Because marriage equality is so new, it's impossible to predict how all courts in every jurisdiction will handle custody cases where a child was born to one spouse during a same-sex marriage. In heterosexual marriages, if a child is born during the marriage, the court presumes the husband is the father. Ideally, the court would make the same presumption in same-sex cases, but the outcomes may vary depending on the state.
The issue of spousal support—or, alimony—becomes complicated in same-sex relationships if a couple was together for many years before the laws allowed them to legally marry. Judges usually award alimony to a spouse if there's a financial need and ability to pay, but will use discretion and a variety of factors before deciding.
Generally, the longer the marriage, the more likely it is that a judge will award spousal support to a lower-earning or non-earning spouse. But what happens if the laws didn't allow you to get married, but your relationship lasted for a decade? Because this is uncharted territory, and courts are just now starting to see these cases, it's difficult to know what a court will do in every situation. In some states, the court will add the additional unmarried years to the end of the legal marriage before deciding spousal support. In others, judges won't consider any relationship outside of a legal marriage. And in some states, such as California, the supported spouse may ask the court to award "palimony," which is financial support for unmarried partners. The claim for palimony would be based on the years the couple spent living together before they legally married.

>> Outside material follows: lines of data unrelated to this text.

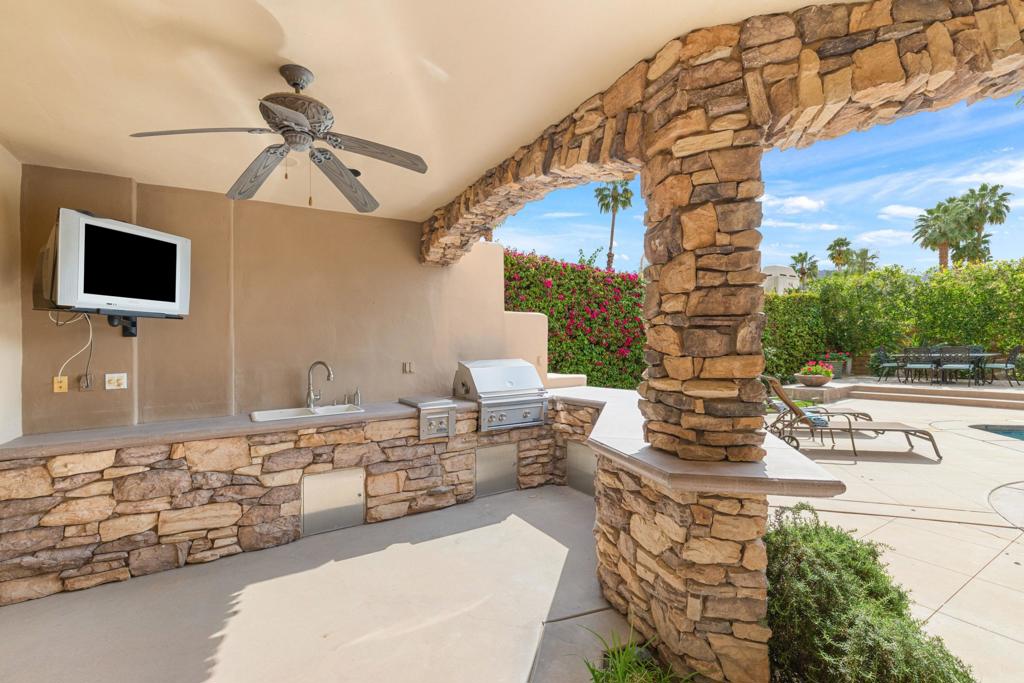 MLS #219144588DA image #47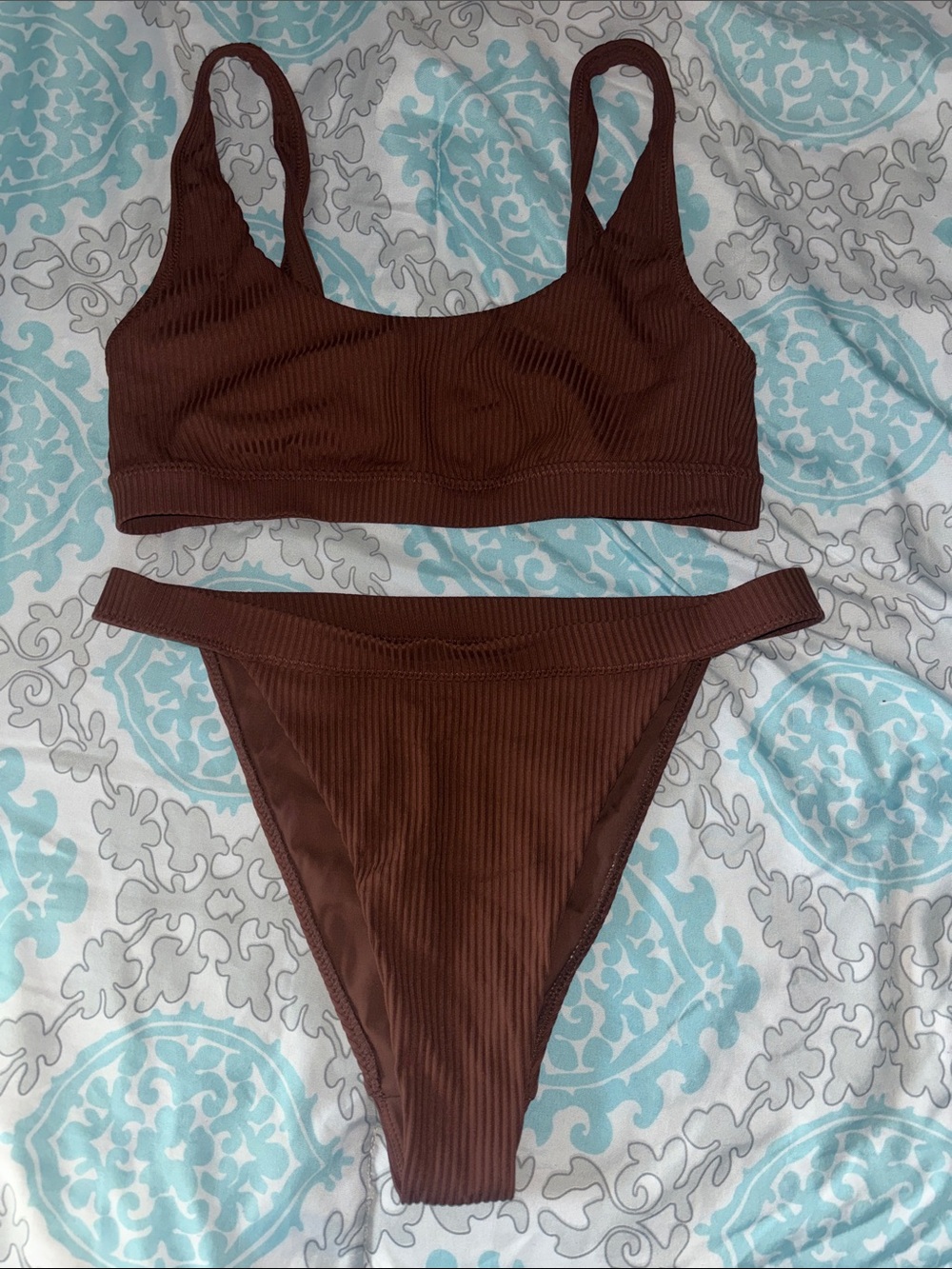 Pacsun bikini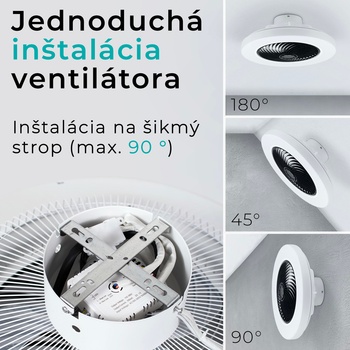 Noaton 12050B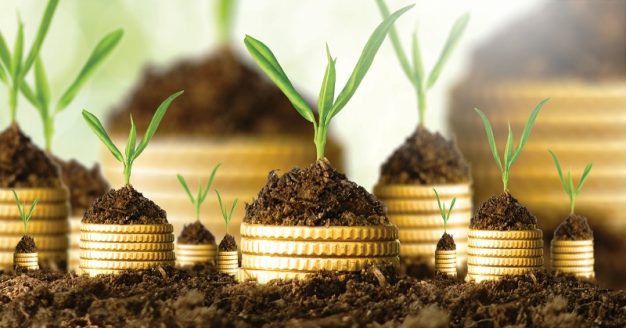 Prinsip Operasional Perbankan Syariah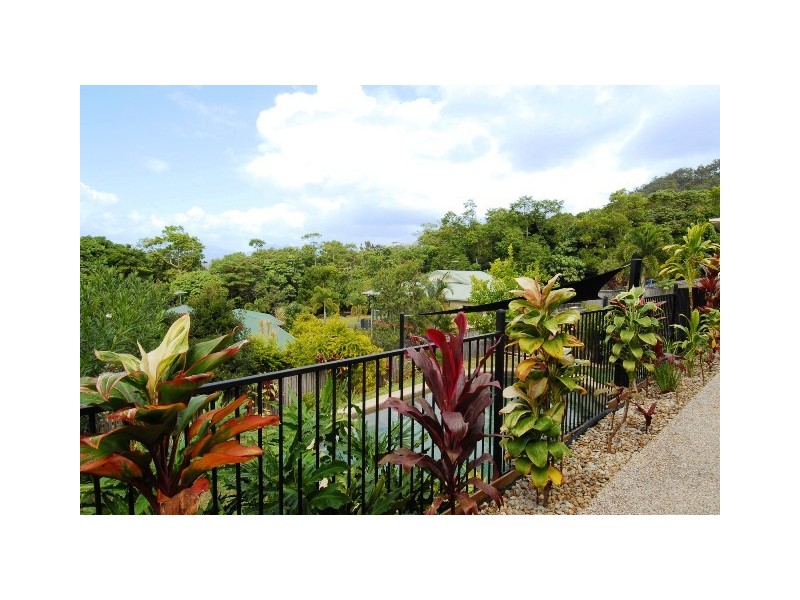53 Verbena Drive, Mount Sheridan QLD 4868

One of the best ways to deal with divorce is to work with your spouse to settle the entire divorce outside of court. Many courts offer a service to couples called mediation, which is a voluntary process that allows both spouses to discuss what they want out of the divorce. Judges have the authority to decide property division, custody, and support issues, but only the couple knows what's best for their family situation. Creating a settlement agreement is the easiest and least expensive method for keeping control in your divorce.